What to work on
Each entry has to be given again in its exact wording, and no picture may appear in the result.

Data for processing
____________________

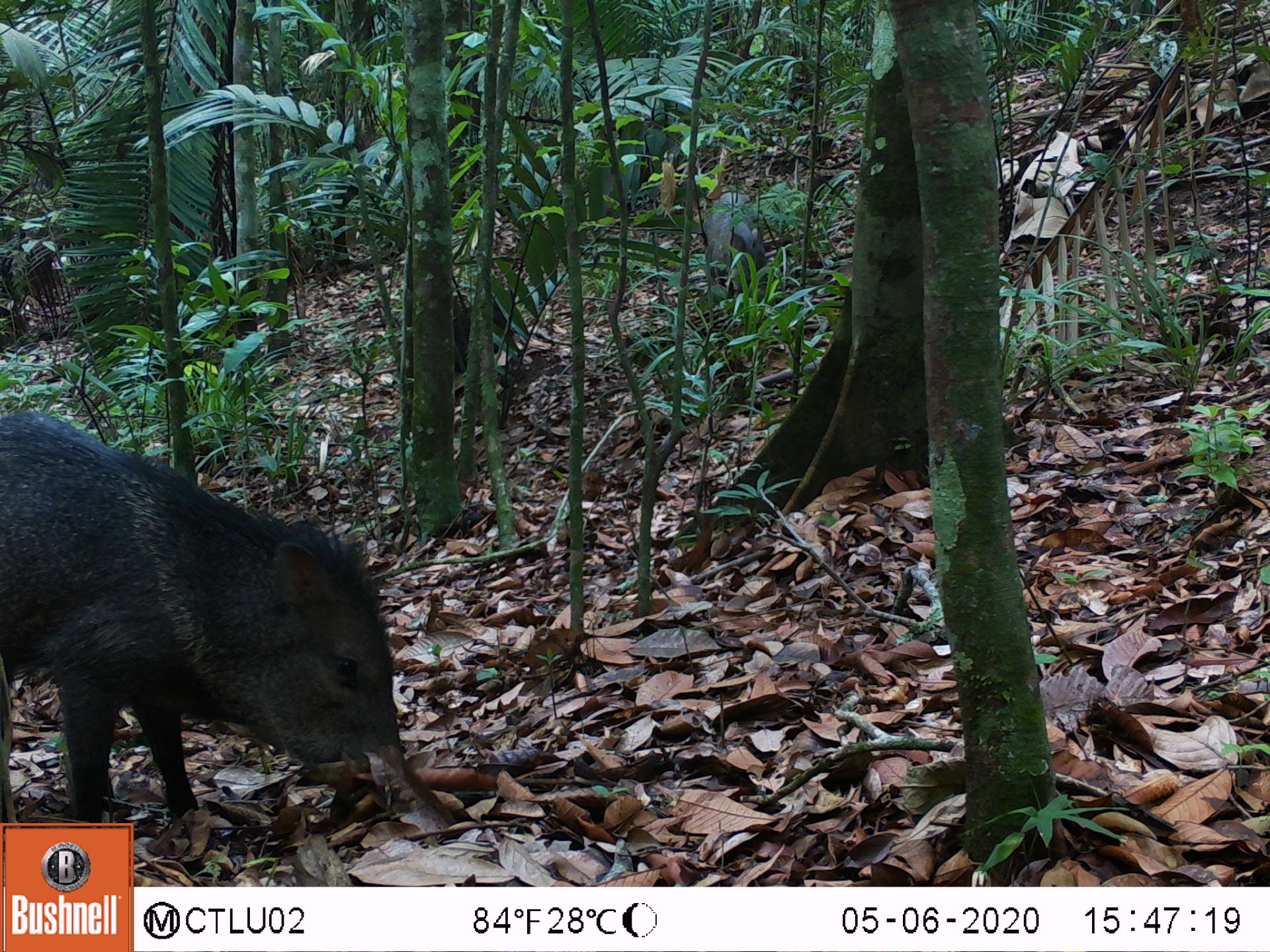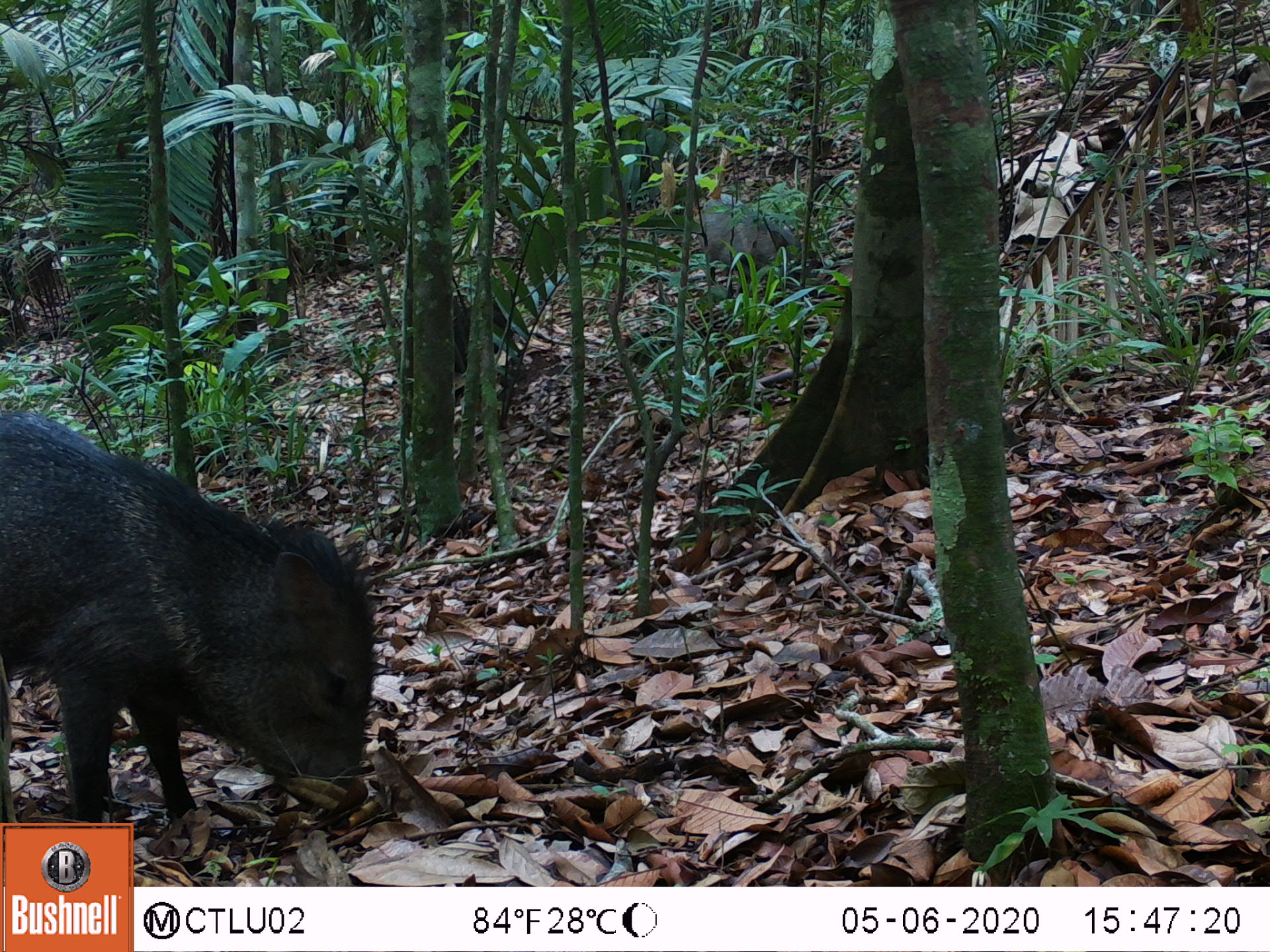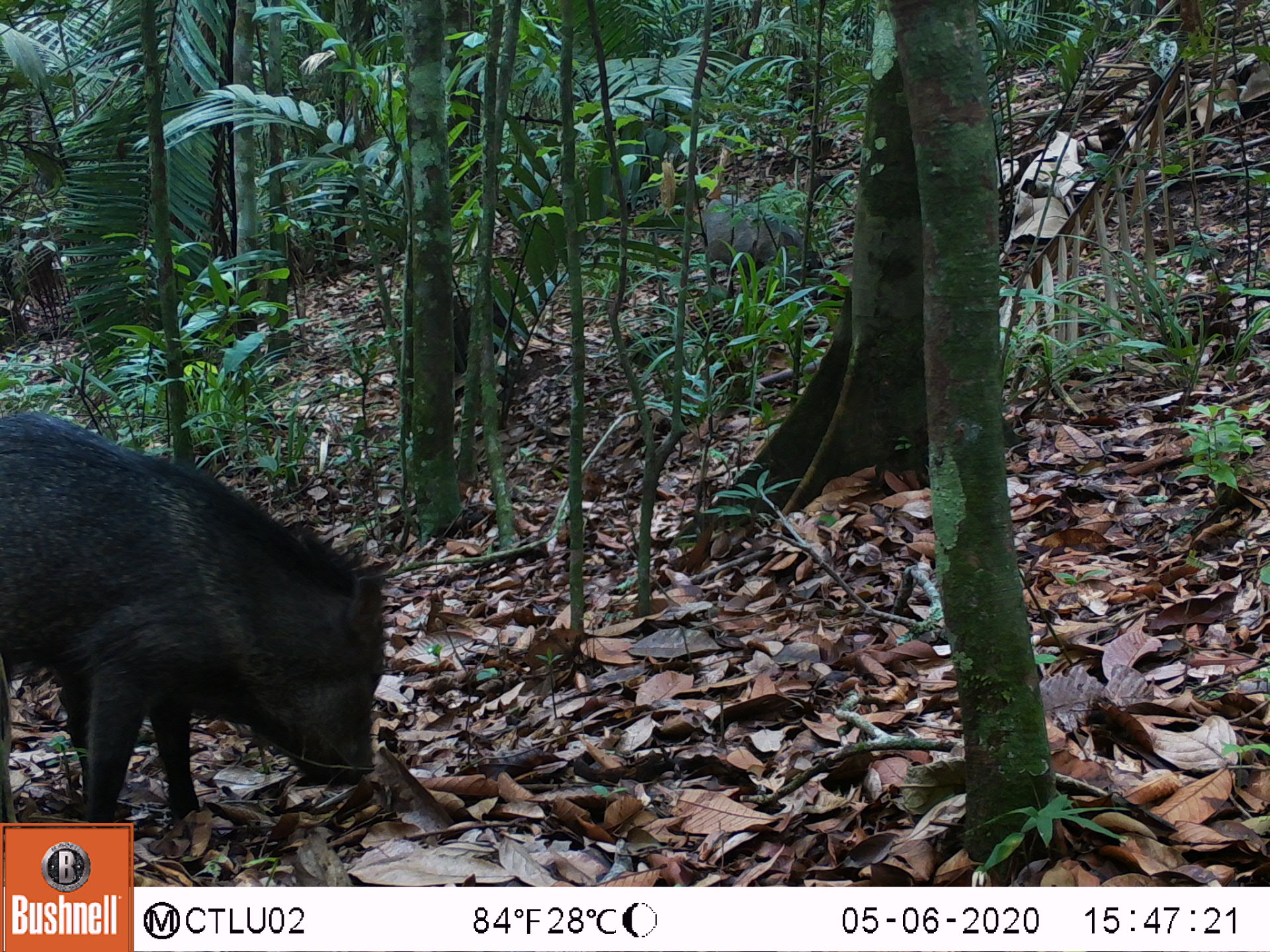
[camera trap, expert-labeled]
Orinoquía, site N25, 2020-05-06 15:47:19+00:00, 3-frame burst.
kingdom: Animalia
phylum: Chordata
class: Mammalia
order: Artiodactyla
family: Tayassuidae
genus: Pecari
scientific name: Pecari tajacu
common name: collared peccary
Collared peccary (Pecari tajacu).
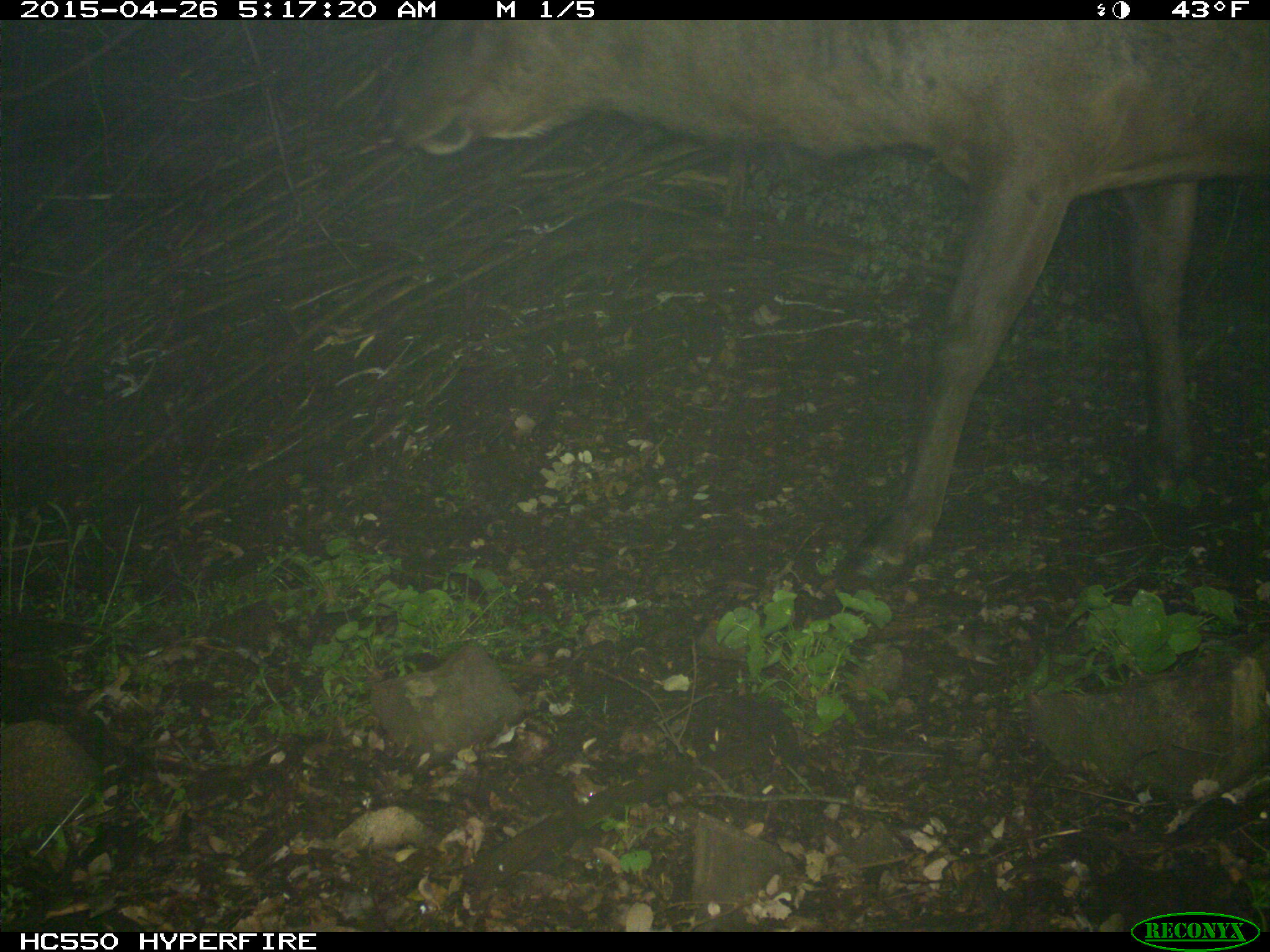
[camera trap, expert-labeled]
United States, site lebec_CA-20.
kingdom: Animalia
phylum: Chordata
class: Mammalia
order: Artiodactyla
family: Cervidae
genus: Cervus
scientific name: Cervus canadensis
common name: elk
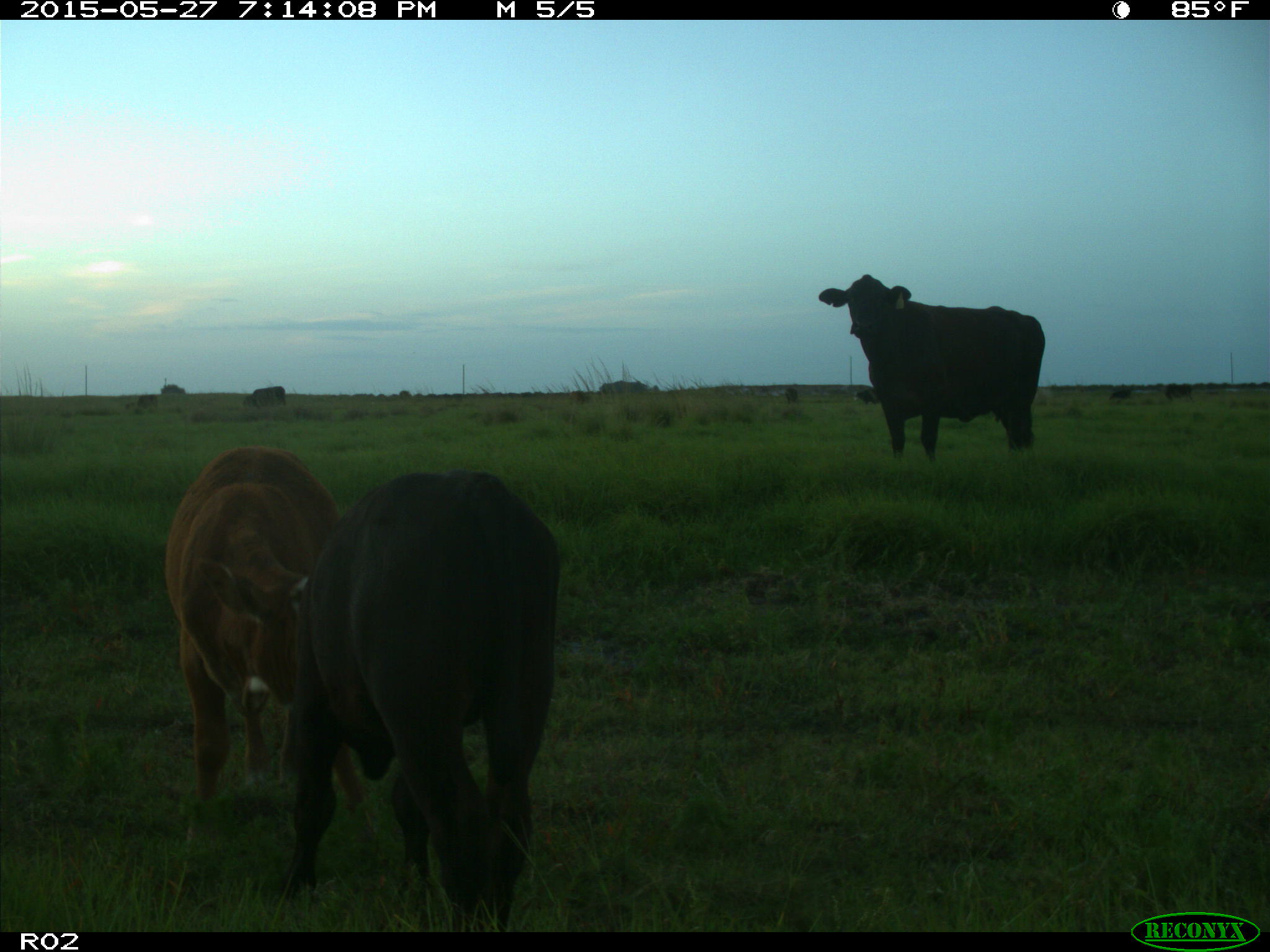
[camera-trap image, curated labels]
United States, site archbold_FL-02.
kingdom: Animalia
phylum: Chordata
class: Mammalia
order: Artiodactyla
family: Bovidae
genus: Bos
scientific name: Bos taurus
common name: domestic cow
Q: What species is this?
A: Bos taurus (domestic cow).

____________________

Exercise result
[camera trap, expert-labeled]
Orinoquía, site N25, 2020-05-06 15:47:19+00:00, 3-frame burst.
kingdom: Animalia
phylum: Chordata
class: Mammalia
order: Artiodactyla
family: Tayassuidae
genus: Pecari
scientific name: Pecari tajacu
common name: collared peccary
Collared peccary (Pecari tajacu).
[camera trap, expert-labeled]
United States, site lebec_CA-20.
kingdom: Animalia
phylum: Chordata
class: Mammalia
order: Artiodactyla
family: Cervidae
genus: Cervus
scientific name: Cervus canadensis
common name: elk
[camera-trap image, curated labels]
United States, site archbold_FL-02.
kingdom: Animalia
phylum: Chordata
class: Mammalia
order: Artiodactyla
family: Bovidae
genus: Bos
scientific name: Bos taurus
common name: domestic cow
Q: What species is this?
A: Bos taurus (domestic cow).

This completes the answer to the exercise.